Sutikno, S.Pd.I., M.Pd.I
Dosen Agama Islam Universitas Malahayati

Islam merupakan agama yang universal. Islam memandang bahwa yang menentukan keselamatan dan kebahagiaan seseorang di dunia terlebih di akhirat tidak hanya bertumpu pada aspek Hablum Minallah (hubungan dengan Allah SWT). Namun, Hablum Minannas (hubungan dengan sesama manusia) juga ikut menentukan hal di atas.

Banyak di antara nash yang sahih, baik dalam Alquran maupun Al-Hadits menerangkan hal demikian. Allah SWT menegaskan bahwa orang yang mendustakan hari pembalasan salah satu di antara mereka adalah orang yang tidak ada kepekaan sosial. Allah SWT berfirman yang artinya: ’’Tahukah kamu (orang) yang mendustakan agama? Itulah orang yang menghardik anak yatim dan tidak menganjurkan untuk memberi makan orang miskin”. (QS. Al-Ma’un ayat 1-3).

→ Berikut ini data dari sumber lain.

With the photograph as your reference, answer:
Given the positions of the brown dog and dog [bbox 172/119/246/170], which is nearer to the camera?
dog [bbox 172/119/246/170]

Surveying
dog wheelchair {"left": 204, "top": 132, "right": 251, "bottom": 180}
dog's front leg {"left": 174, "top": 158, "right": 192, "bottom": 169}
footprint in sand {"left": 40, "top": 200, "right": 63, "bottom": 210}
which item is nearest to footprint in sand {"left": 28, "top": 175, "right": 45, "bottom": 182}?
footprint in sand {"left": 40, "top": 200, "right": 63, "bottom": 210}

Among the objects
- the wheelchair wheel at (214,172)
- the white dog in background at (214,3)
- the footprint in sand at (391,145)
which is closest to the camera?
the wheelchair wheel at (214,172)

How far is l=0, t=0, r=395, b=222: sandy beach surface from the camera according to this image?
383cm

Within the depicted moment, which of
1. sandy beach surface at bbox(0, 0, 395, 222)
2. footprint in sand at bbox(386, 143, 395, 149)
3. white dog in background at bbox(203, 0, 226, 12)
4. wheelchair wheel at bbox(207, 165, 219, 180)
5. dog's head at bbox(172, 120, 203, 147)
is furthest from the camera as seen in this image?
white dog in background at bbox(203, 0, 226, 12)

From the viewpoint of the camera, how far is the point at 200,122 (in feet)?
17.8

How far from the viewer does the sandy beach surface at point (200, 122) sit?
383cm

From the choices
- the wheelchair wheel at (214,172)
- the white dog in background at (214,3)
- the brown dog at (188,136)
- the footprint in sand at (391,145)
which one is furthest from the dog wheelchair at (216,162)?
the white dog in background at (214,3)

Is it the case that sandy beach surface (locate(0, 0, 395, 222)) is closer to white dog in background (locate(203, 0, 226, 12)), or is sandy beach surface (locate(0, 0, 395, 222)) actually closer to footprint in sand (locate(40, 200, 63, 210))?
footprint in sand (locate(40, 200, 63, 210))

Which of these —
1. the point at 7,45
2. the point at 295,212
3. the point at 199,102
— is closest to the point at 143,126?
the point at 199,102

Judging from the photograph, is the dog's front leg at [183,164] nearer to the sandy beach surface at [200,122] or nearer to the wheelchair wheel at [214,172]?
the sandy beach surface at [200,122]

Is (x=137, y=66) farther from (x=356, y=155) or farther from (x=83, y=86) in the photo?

Sayyid Thanthawi dalam Tafsirul Wasith mengatakan, manusia yang mendustakan hari pembalasan sungguh telah melampaui batas dalam keburukan dan kejelekannya.

Hal itu karena kerasnya hati sehingga tidak berbuat lemah lembut terhadap anak yatim, melainkan merendahkan, mencegah segala kebaikan kepadanya. (Thanthawi, Tafsirul Wasith, juz XV, halaman 519).

Rasulullah SAW juga mengaitkan antara keimanan dan hubungan sosial dengan tetangga, beliau bersabda yang artinya, “Demi Allah, tidak sempurna imannya, demi Allah tidak sempurna imannya, demi Allah tidak sempurna imannya.” Rasulullah SAW ditanya: ’’Siapa yang tidak sempurna imannya wahai Rasulullah?” Beliau menjawab, “Seseorang yang tetangganya tidak merasa aman atas kejahatannya.” (HR al-Bukhari).

Karena keimanan seorang muslim dituntut adanya At-tawazun (keseimbangan) antara hubungan vertikal/Hablum Minallah (hubungan kepada Allah) dan horizontal/Hablum Mimannas (hubungan kepada sesama manusia).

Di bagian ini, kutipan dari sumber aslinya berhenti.